The following is a quotation of the appropriate paragraphs of 35 U.S.C. 102 that form the basis for the rejections under this section made in this Office action:
A person shall be entitled to a patent unless –
(a)(1) the claimed invention was patented, described in a printed publication, or in public use, on sale, or otherwise available to the public before the effective filing date of the claimed invention.
(a)(2) the claimed invention was described in a patent issued under section 151, or in an application for patent published or deemed published under section 122(b), in which the patent or application, as the case may be, names another inventor and was effectively filed before the effective filing date of the claimed invention.
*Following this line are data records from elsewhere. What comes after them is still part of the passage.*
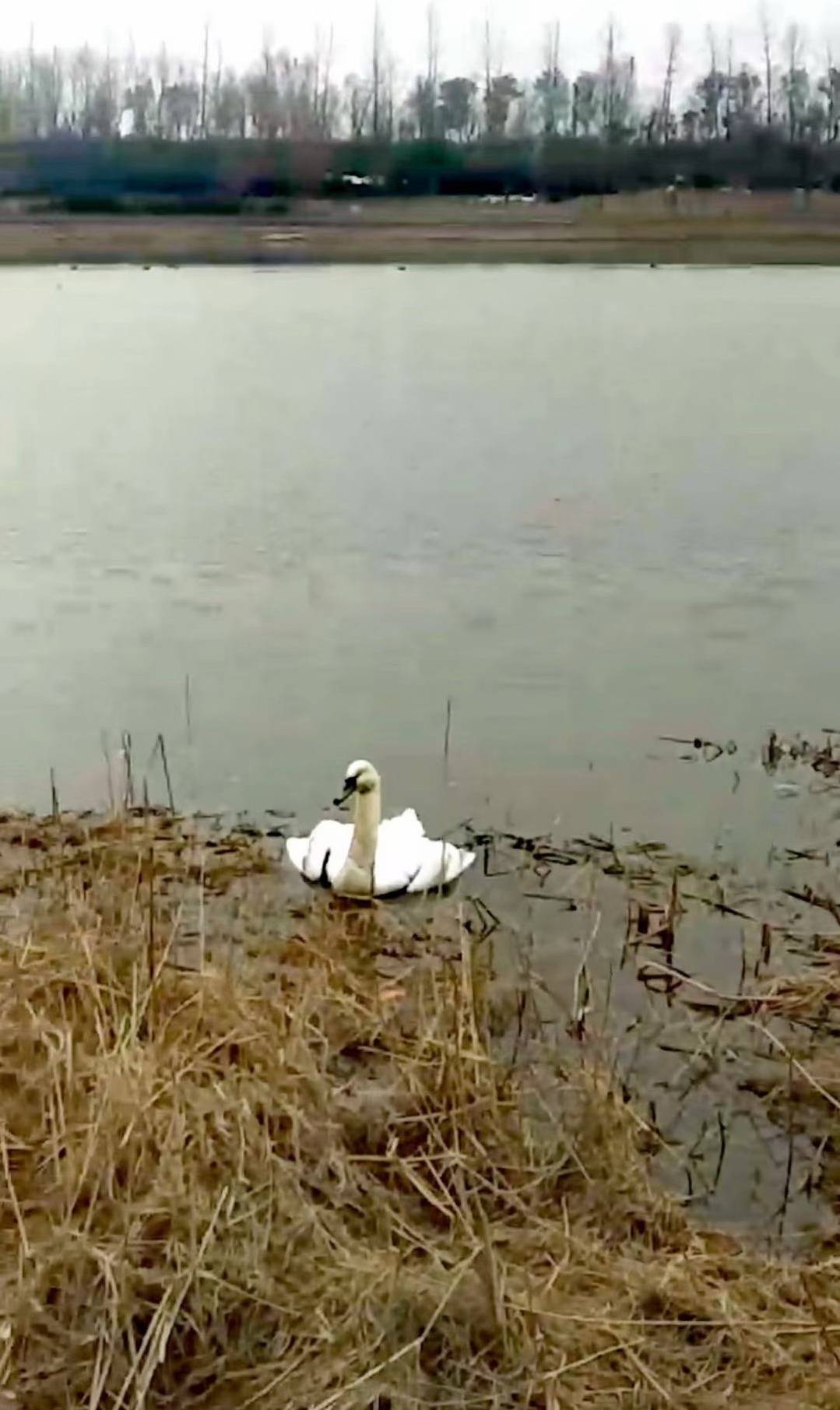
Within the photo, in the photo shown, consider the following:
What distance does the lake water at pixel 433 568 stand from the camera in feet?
21.5

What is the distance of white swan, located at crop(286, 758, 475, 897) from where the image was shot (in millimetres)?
5184

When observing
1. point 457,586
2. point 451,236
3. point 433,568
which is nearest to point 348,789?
point 457,586

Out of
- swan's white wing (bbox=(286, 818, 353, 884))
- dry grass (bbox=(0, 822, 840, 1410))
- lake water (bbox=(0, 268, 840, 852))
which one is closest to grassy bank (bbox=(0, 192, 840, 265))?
lake water (bbox=(0, 268, 840, 852))

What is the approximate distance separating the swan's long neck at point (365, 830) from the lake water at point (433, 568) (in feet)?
2.27

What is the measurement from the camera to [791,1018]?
14.3 feet

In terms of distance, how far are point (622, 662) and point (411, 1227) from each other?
16.1 ft

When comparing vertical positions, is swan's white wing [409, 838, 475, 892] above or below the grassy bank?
below

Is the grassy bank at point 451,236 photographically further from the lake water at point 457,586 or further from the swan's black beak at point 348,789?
the swan's black beak at point 348,789

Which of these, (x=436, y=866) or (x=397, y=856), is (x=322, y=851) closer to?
(x=397, y=856)

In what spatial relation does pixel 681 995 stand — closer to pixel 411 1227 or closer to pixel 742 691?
pixel 411 1227

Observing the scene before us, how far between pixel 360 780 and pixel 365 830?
145mm

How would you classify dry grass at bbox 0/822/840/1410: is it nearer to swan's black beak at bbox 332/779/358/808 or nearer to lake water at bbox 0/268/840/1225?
lake water at bbox 0/268/840/1225

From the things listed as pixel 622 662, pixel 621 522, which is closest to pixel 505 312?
pixel 621 522

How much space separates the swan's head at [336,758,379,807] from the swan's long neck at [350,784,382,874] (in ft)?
0.04
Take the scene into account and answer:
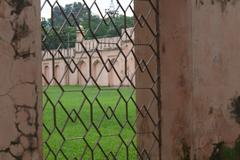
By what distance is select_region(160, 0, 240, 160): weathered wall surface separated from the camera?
340cm

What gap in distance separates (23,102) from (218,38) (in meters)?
1.48

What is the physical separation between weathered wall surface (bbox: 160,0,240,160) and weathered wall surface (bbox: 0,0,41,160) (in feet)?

7. Claims 36 and 41-43 are rejected under 35 U.S.C. 102(a)(1) and/or (a)(2) as being anticipated by Kim et al., (WO 2020080854 published April 23, 2020 priority to 2019-10-17).
The claims are drawn to a method for the prevention and/or treatment of a condition selected from an immune-related disease and a cancer in a subject, the method comprising administering a helper T cell with an Lrig1 protein or a gene that encodes an Lrig1 protein to the subject as an active ingredient.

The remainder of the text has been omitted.